◆ Work task 1
In the fireplace post, around what year was the writer's house built?
◆ Work task 2
Please list every reason the fireplace post gives for using this mantel in particular.

◆ Page excerpt
============================================================

I’m not sure exactly what was here originally, but I have a couple reasonable guesses. There’s a chimney behind the wall (which has since been dismantled below the roof line, so doesn’t actually do anything), and a vent hole up near the ceiling. The floor patch indicates that there was some kind of stone hearth set into the floor here, and likely a wood-burning stove sitting on top of that. Our house was built around 1865, and since radiators didn’t come into use until the end of the century (and could have been installed here as late as the 1920s, perhaps), wood stoves would have been the original heat source. As for a mantel, it’s anyone’s guess. There’s a beautiful marble one in the big living room, but whatever used to live on this wall has been gone for a long time.

Given all of this, I had this big idea. Why not put something back in that spot? Even if it didn’t actually serve a functional purpose, a proper-looking fireplace would go a long way toward anchoring the room and providing some nice ambiance. The fireplace in our apartment is purely ornamental, but just the fact that it’s there gives the room so much. So that is what I set out to do. Fake fireplace plan: a-go.

A quick word about the fakey-ness of it all: I feel so weird about this kind of thing! I sort of think of myself as a modernist renovating an old house, and this kind of thing feels distinctly not-modernist. It’s the same feeling I get about putting up a bunch of foam ceiling medallions (which I’ve faux-aged on top of it!) or trying to recreate original molding work like I did in the laundry room. What’s so wrong with new work looking…new? Isn’t there something much more honest and authentic about just embracing all the original detail that does remain in this house, and allowing the new work and materials to just be what they are? I don’t know. I think about it a lot. But at the end of the day, I guess I want the house to seem more impeccably preserved than it actually is, for better or worse. So I’m going with it!

atjohnshouse

SO, now that I’ve written like 700 words and bored you to tears, let’s get into how this faux-fireplace party went down. It started with this mantel. Back in MAY. Yeah, this took a while from start to finish. My wonderful and insanely talented friend, John, ripped this mantel out of his house during his own renovation, but had stashed it in his basement instead of tossing it. His house was built in 1723, and this mantel was fabricated and added in the 1920s. I’d say John’s renovation sensibility is a bit more purist than mine, so he worked with a woodworker to custom build a more period-accurate mantel to replace this one (which is gorgeous, by the way). So anyway…John had a mantel, I needed a mantel, John didn’t want any money for it, I like free things…it worked out.

wallopeneduo

When I got the mantel home, I opened up the part of the wall where the old mantel would have theoretically been, wondering if I’d find a firebox or just the chimney. Just the chimney! Since there wasn’t any depth to work with inside the wall, whatever would go on the inside of the mantel had to be essentially flush with the wall. Hmmm. Hmmmmmmm.

mantelinplaceish

I dragged the mantel into place-ish (Linus assisted), just to get a sense of how it would look and feel. Even though this thing is quite a bit newer than my house, I feel like it plays really nicely with our moldings. As you can tell from the floor patch, it’s about a foot or so wider than what was here originally, which is something I sort of fretted over before deciding to just go with. I really didn’t want to get into trying to hack the mantel down to the “right” size (I liked the proportions of it as-is), and I really liked the idea of using this mantel in particular because I had it, I didn’t have to pay for it, and I liked the whole story behind it. Something new or salvaged just wouldn’t have held the same meaning to me.

============================================================

◆ Given data

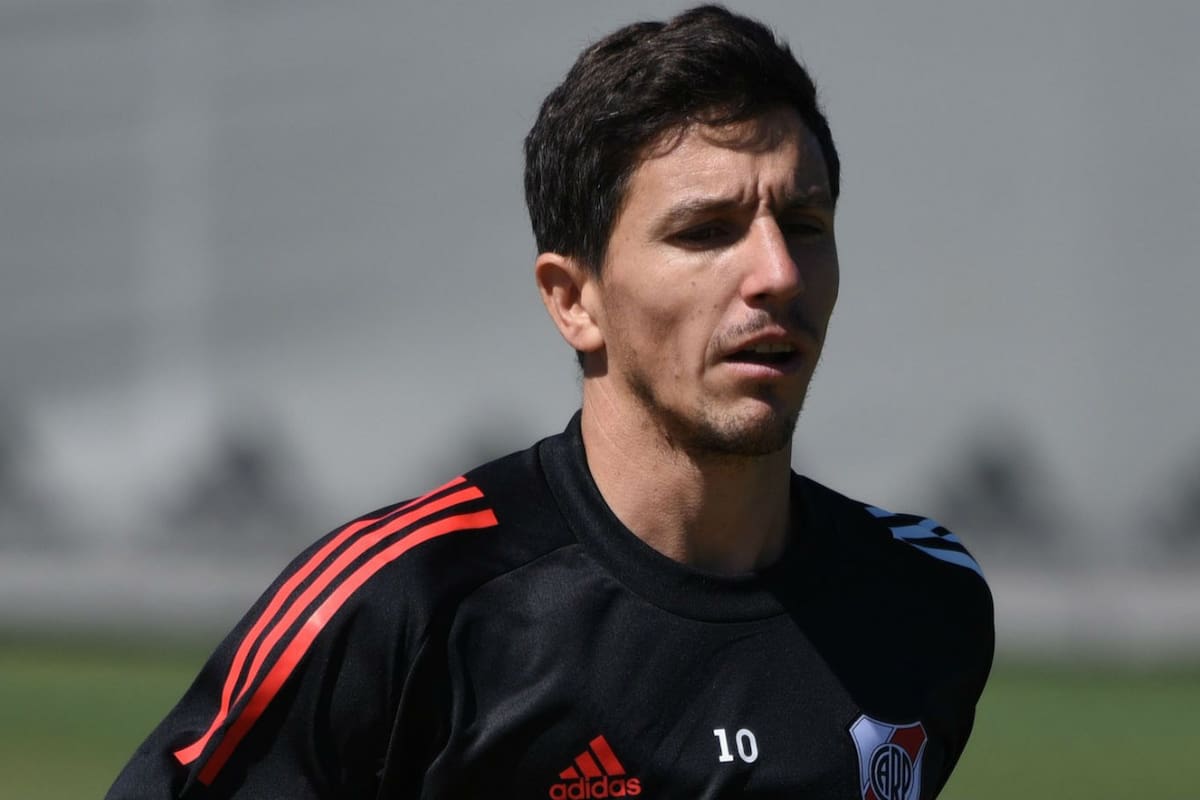 Nacho Fernández se perdió dos partidos y estará disponible para el cruce con Arsenal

============================================================

◆ Task solution 1
Around 1865.

◆ Task solution 2
- The writer already had it.
- The writer didn't have to pay for it.
- The writer liked the whole story behind it.